Instructions for the task.
Take the line that contains "Movie Poster, Captain" and every line below it to the end of the entries, and give them again exactly, leaving out any pictures.
--- Dataset records Enclosed Below ---
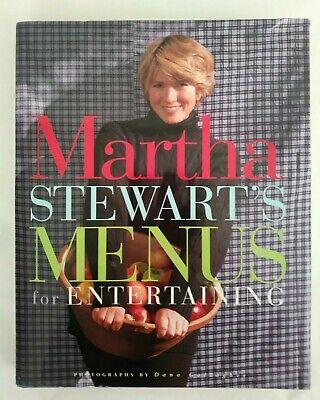 Hardback Menu Covers (Martha Stewart s Menus for Entertaining Hard Cover Dust Jacket Vtg Free Shipping )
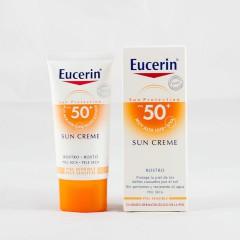 Eucerin Sun protection spf 50 crema rostro piel seca 50 ml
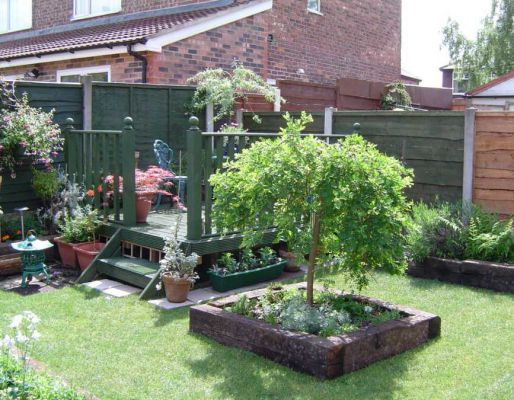 Andrew's railway sleeper landscaping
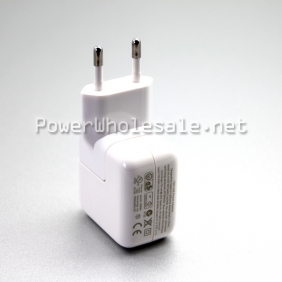 Wholesale EKA-K206 2.1A EU plug charger dual USB adapter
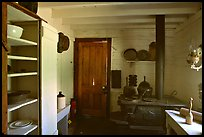 Kitchen of Roosevelt's Maltese Cross Cabin. Theodore Roosevelt National Park ( color)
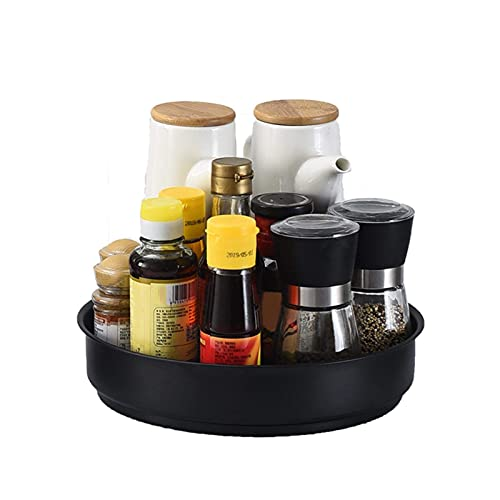 chishizhenxiang 12 Inch Turntable - 360° Rotating Food Storage Container Stainless Steel, Turntable Spice Rack Organizer for Cabinet for Kitchen, Fridge, Bathroom, Office, Countertop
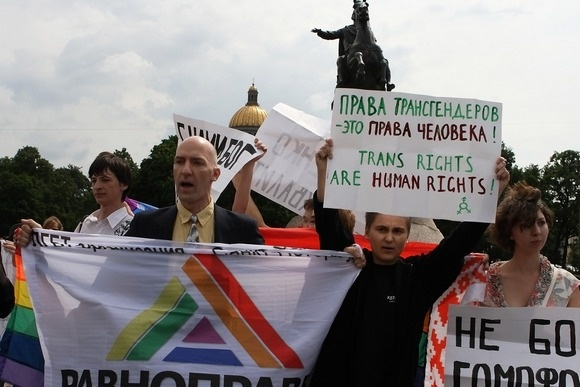 Sergei-Chernov_Gay-Pride_01.jpg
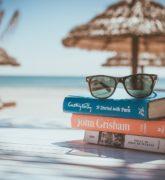 10 libros que debes leer para ser más inteligente y culto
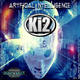Ki2 Artificial Intelligence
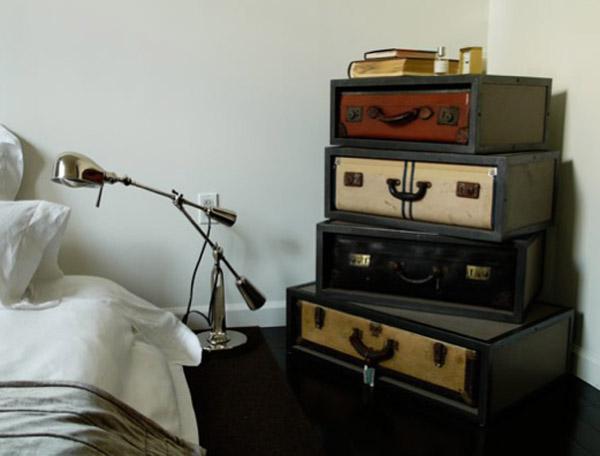 Suitcase Stacked Shelf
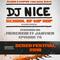 School of Hip Hop Radio Show Special SCRED FESTIVAL 2018 - 17 01 2018 - DJ NICE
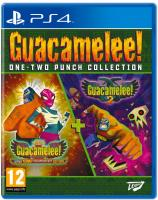 Guacamelee! One-Two Punch Collection PS4 NEW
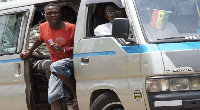 Commercial vehicle, popularly known as trotro
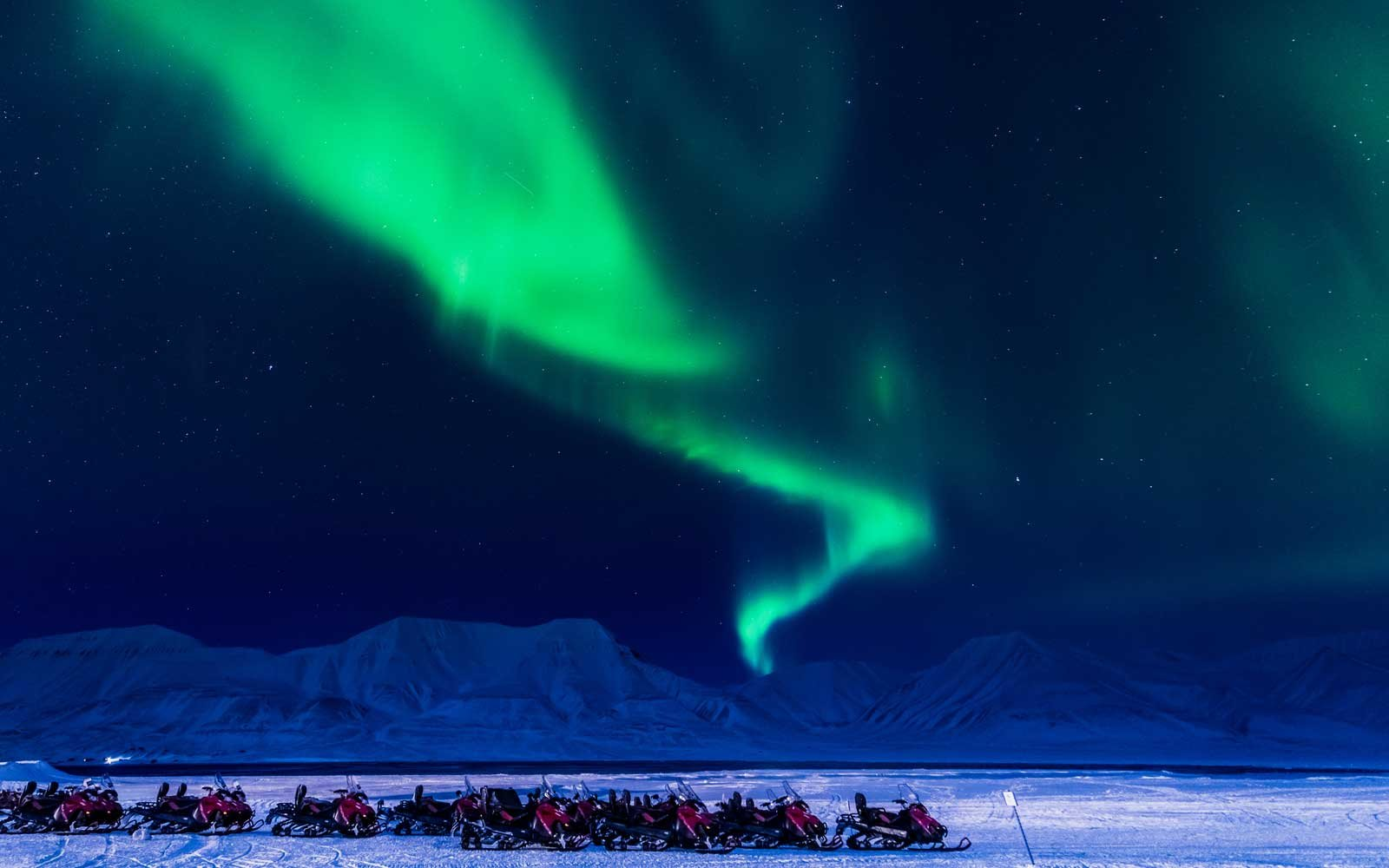Svalbard is the only inhabited place in the world where you can experience the northern lights during the day.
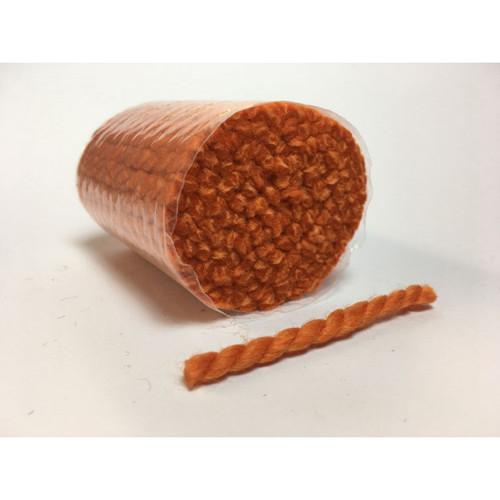 Pre Cut Rug Wool - Squash 60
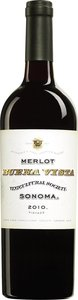 Buena Vista Merlot 2010, Sonoma Bottle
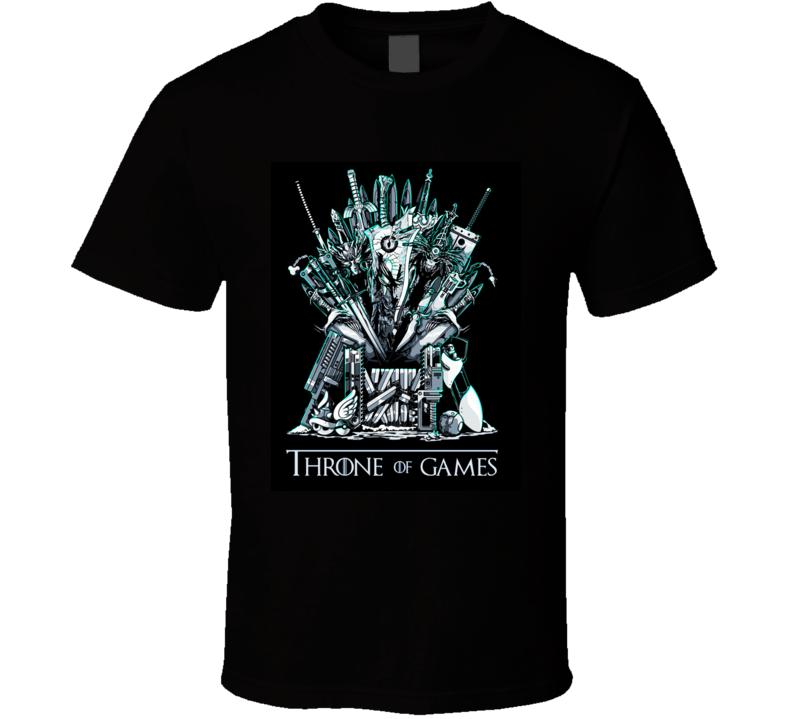 Chrono Trigger SNES T-Shirt shirt Soul Calibur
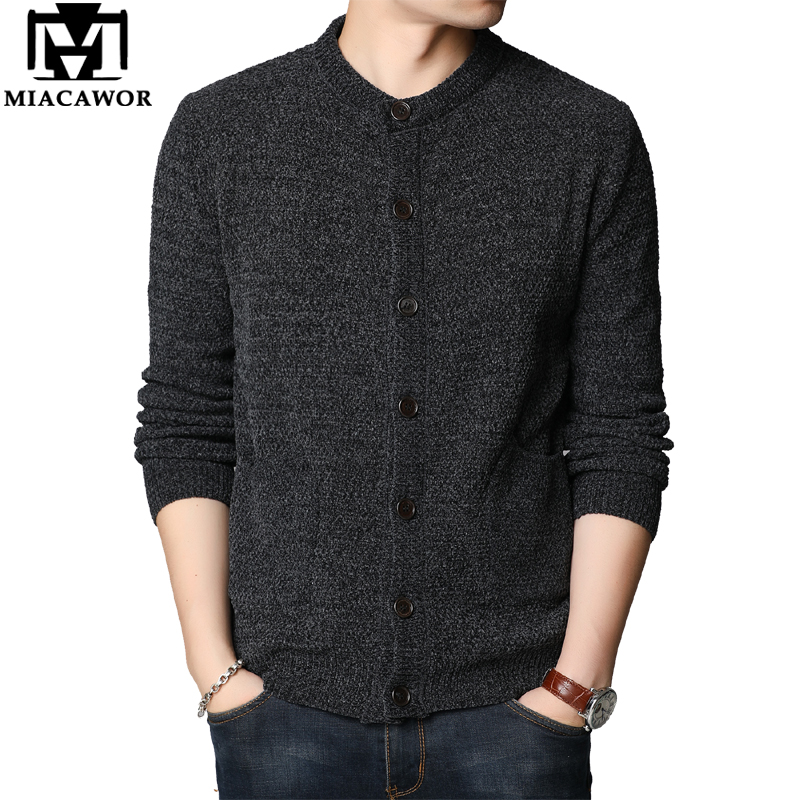 MIACAWOR New Sweater Coat Men Autumn Winter Cardigan Men Slim Fit Jumpers Knitred Jersey Hombre Casual Men Clothing Y211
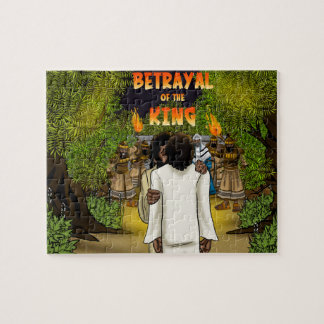 Betrayal of the King | BPA Puzzle and Gift Box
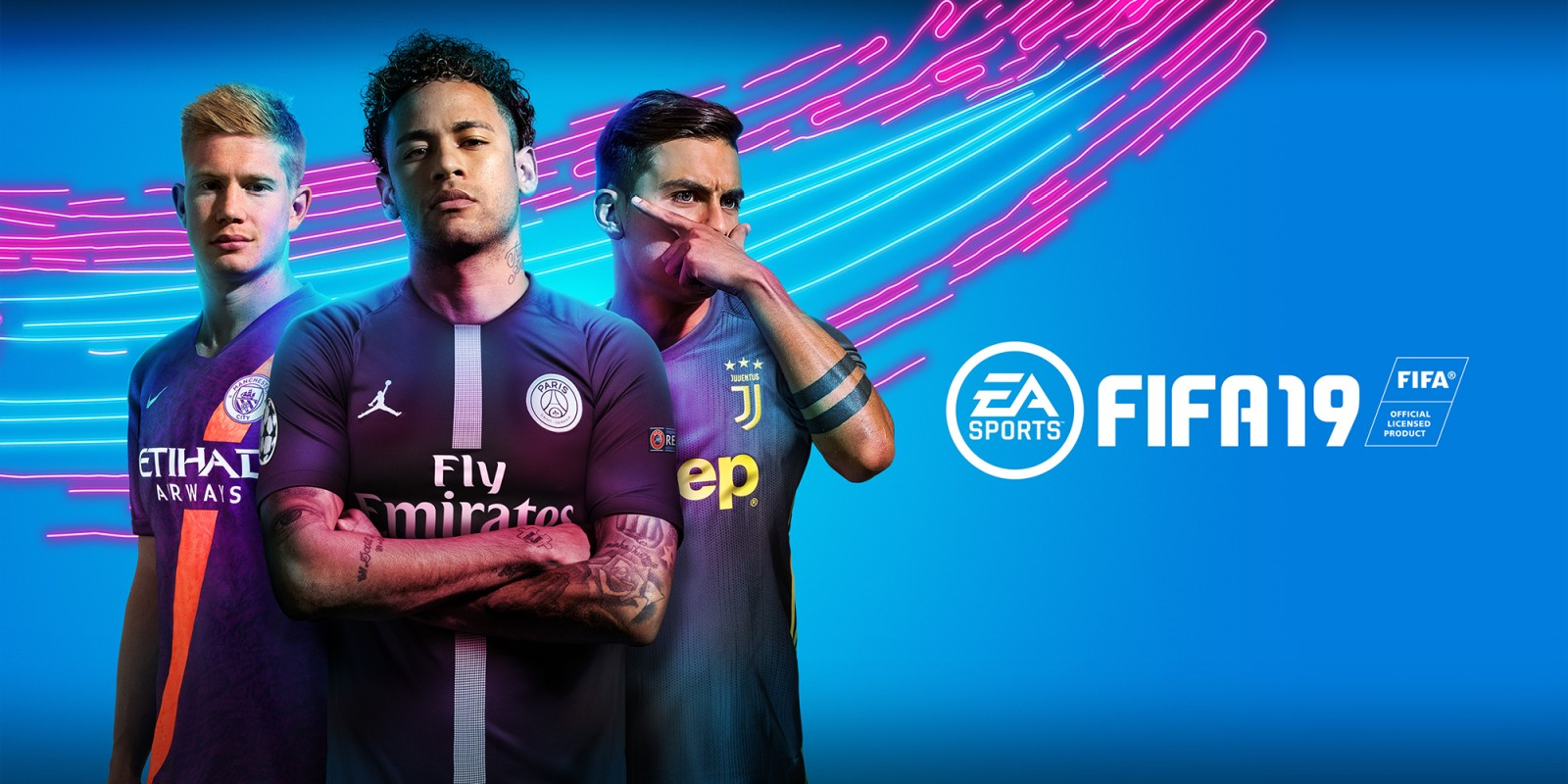 ✅ FIFA 19 XBOX ONE | DISCOUNTS❤️🎮
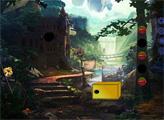 Игра Хитрые загадки леса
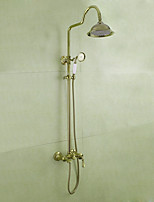 Luxury Classical Wall Mounted Rainfall Rain Shower Handshower Included High Quality Ti-PVD , Shower Faucet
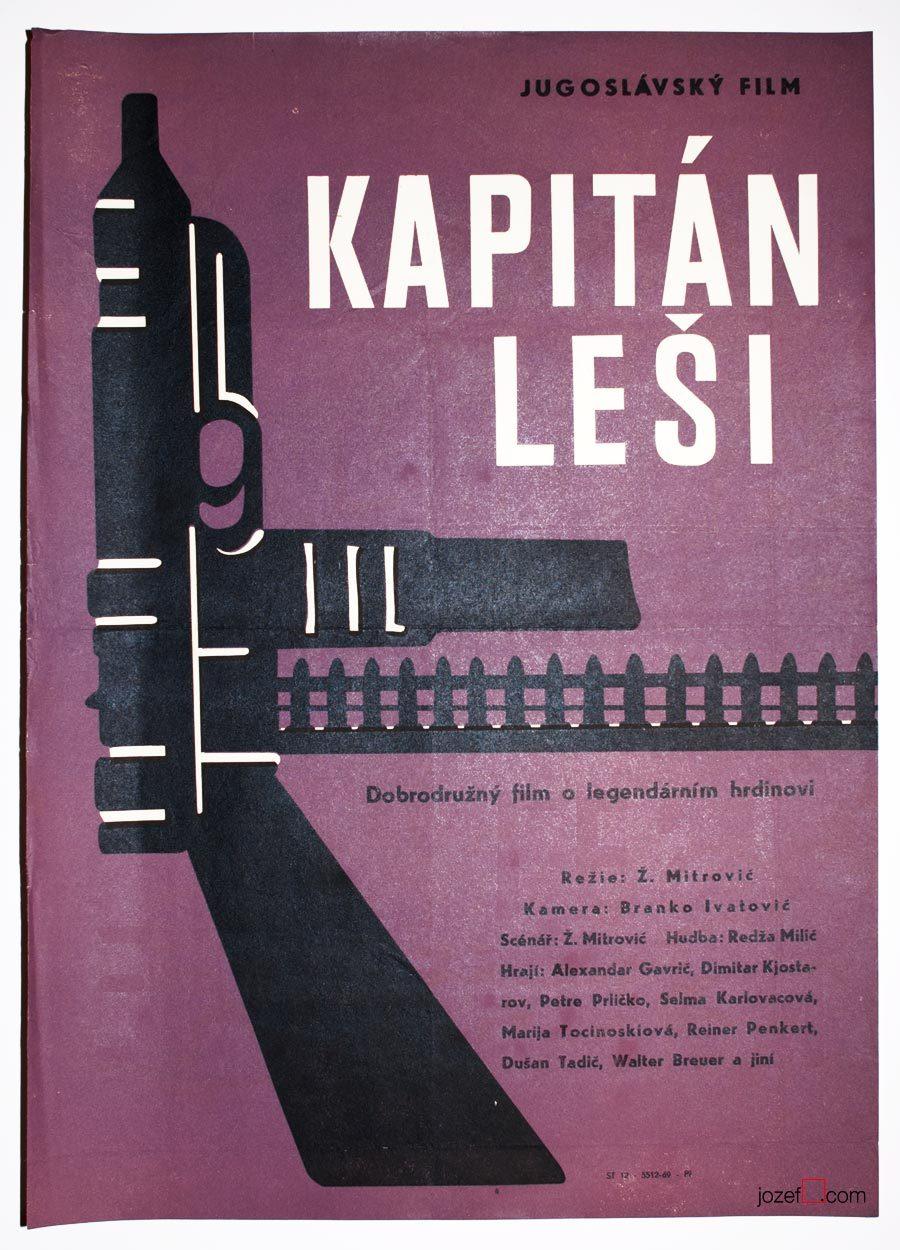 Movie Poster, Captain Lechi, Minimalist Cinema Art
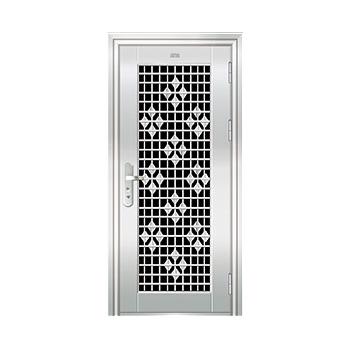 豪华不锈钢门-JT-9005(二类花)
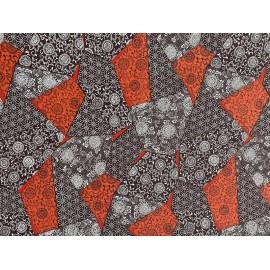 Japonais patchwork noir et rouge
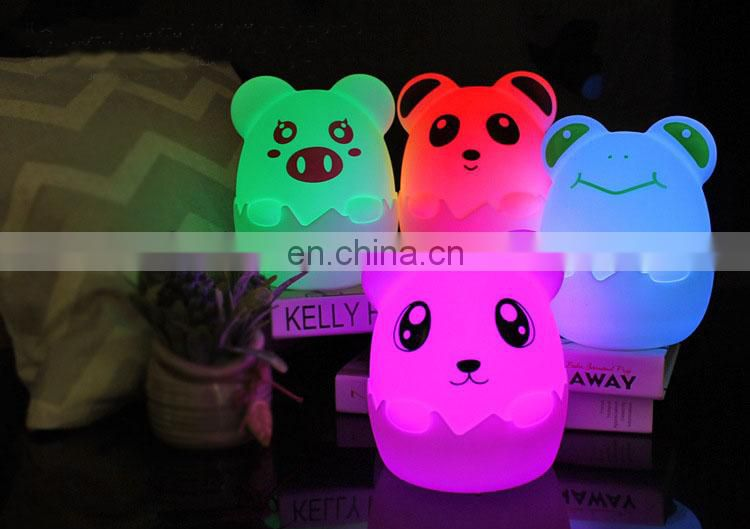 Night lighting lamp portable LED night light cute design bedside eye caring lamp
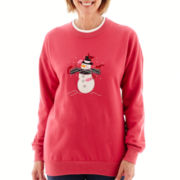 MCCC Sportswear Long-Sleeve Cardinal Snowman Fleece Sweater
--- End of Enclosed Dataset records ---
Written answer.
 Movie Poster, Captain Lechi, Minimalist Cinema Art
 豪华不锈钢门-JT-9005(二类花)
 Japonais patchwork noir et rouge
 Night lighting lamp portable LED night light cute design bedside eye caring lamp
 MCCC Sportswear Long-Sleeve Cardinal Snowman Fleece Sweater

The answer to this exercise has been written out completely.